▸ About this exercise
From the first line to the last, restate every record word for word, leaving out the pictures.

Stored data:

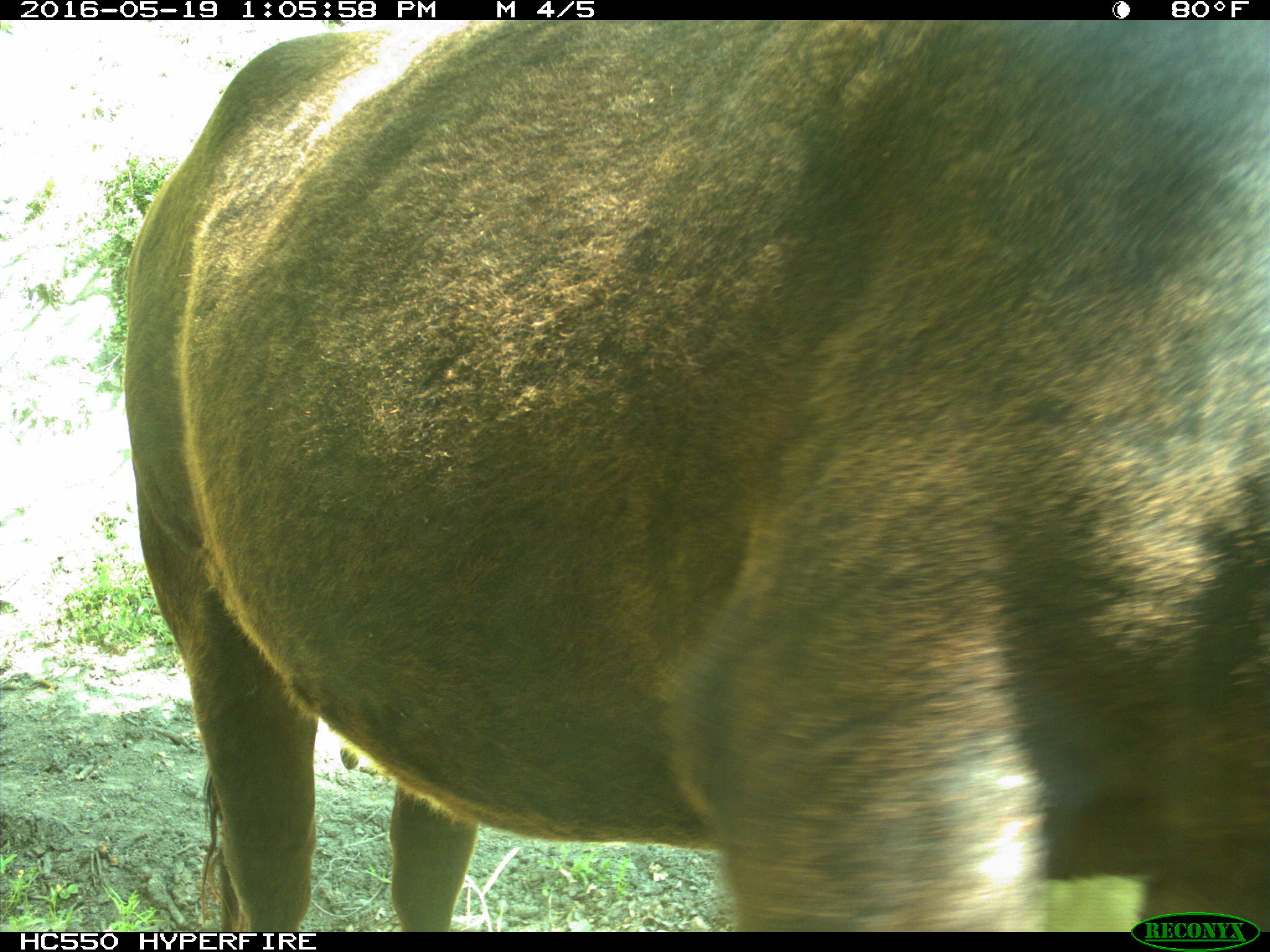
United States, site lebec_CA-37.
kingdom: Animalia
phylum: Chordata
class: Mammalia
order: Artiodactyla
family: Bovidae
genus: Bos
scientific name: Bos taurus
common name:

▸ Output for this exercise
United States, site lebec_CA-37.
kingdom: Animalia
phylum: Chordata
class: Mammalia
order: Artiodactyla
family: Bovidae
genus: Bos
scientific name: Bos taurus
common name:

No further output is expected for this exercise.